» **Direction**
Reproduce the data word for word, starting at the line that contains "this 400×267 image." and continuing through the end of the data. Leave out the pictures.
=== Data listing ===
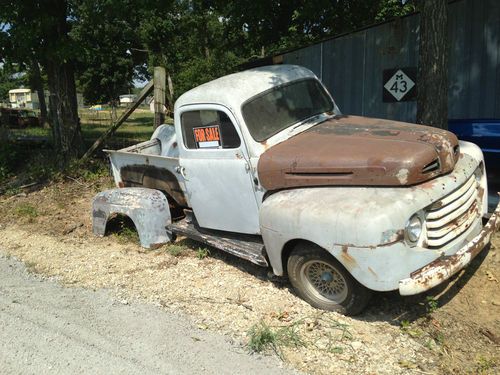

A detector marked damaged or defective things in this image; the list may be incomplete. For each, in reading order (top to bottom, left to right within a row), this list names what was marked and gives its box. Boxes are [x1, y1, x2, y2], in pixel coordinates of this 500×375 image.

rust patch [258, 115, 458, 191]
rusty truck hood [260, 115, 458, 191]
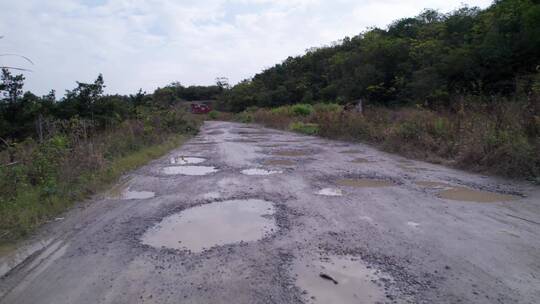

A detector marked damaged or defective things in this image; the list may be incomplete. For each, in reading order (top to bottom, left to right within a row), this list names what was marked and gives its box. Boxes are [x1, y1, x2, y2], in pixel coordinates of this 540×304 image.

water-filled pothole [436, 186, 516, 203]
water-filled pothole [141, 200, 276, 252]
large pothole [141, 200, 276, 252]
water-filled pothole [296, 256, 388, 304]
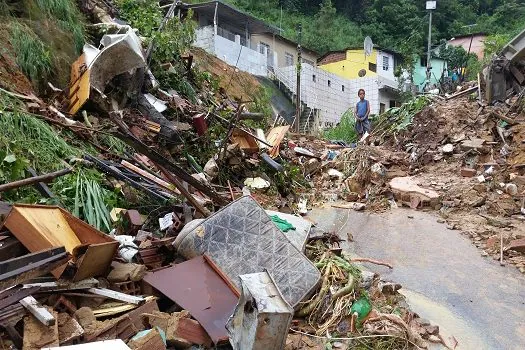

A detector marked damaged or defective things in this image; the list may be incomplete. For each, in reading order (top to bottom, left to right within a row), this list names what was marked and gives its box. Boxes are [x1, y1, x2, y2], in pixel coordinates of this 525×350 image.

damaged road [310, 206, 524, 350]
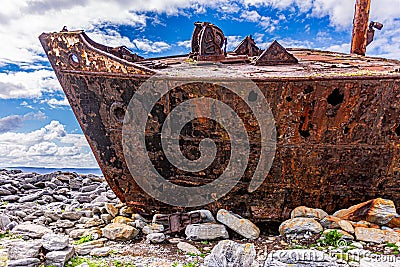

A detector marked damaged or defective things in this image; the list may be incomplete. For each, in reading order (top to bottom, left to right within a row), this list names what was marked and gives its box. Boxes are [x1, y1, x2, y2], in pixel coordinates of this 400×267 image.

rusted metal debris [38, 19, 400, 223]
rusted shipwreck hull [38, 29, 400, 222]
rusty metal pole [350, 0, 372, 55]
rusted metal debris [155, 214, 202, 234]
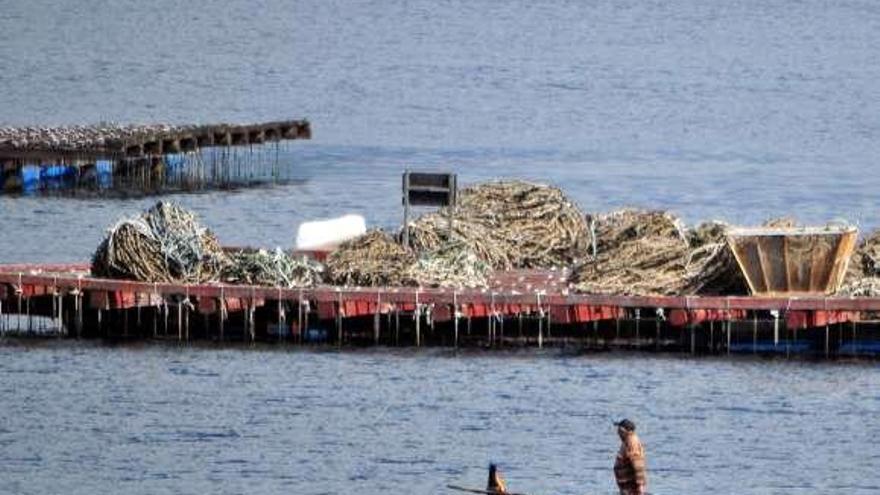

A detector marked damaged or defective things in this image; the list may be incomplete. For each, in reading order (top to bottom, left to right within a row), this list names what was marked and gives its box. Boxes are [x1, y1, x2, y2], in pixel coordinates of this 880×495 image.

rusty metal hopper [728, 227, 860, 296]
===
» **Result of the exercise**
A detector marked damaged or defective things in this image; the list may be incomplete. For each, in reading order (top to bottom, left to right within a row), this list names what was marked and gives its box. Boxes are [x1, y1, x2, y2], in pixel coordinates of this 400×267 image.

rusted metal debris [38, 19, 400, 223]
rusted shipwreck hull [38, 29, 400, 222]
rusty metal pole [350, 0, 372, 55]
rusted metal debris [155, 214, 202, 234]

A detector marked damaged or defective things in this image; the list may be incomplete. For each, in reading order (top to bottom, left to right within a row), this list names what was marked and gives its box. Boxes are [x1, y1, x2, y2], in pixel coordinates of this 880×495 image.

rusty metal hopper [728, 227, 860, 296]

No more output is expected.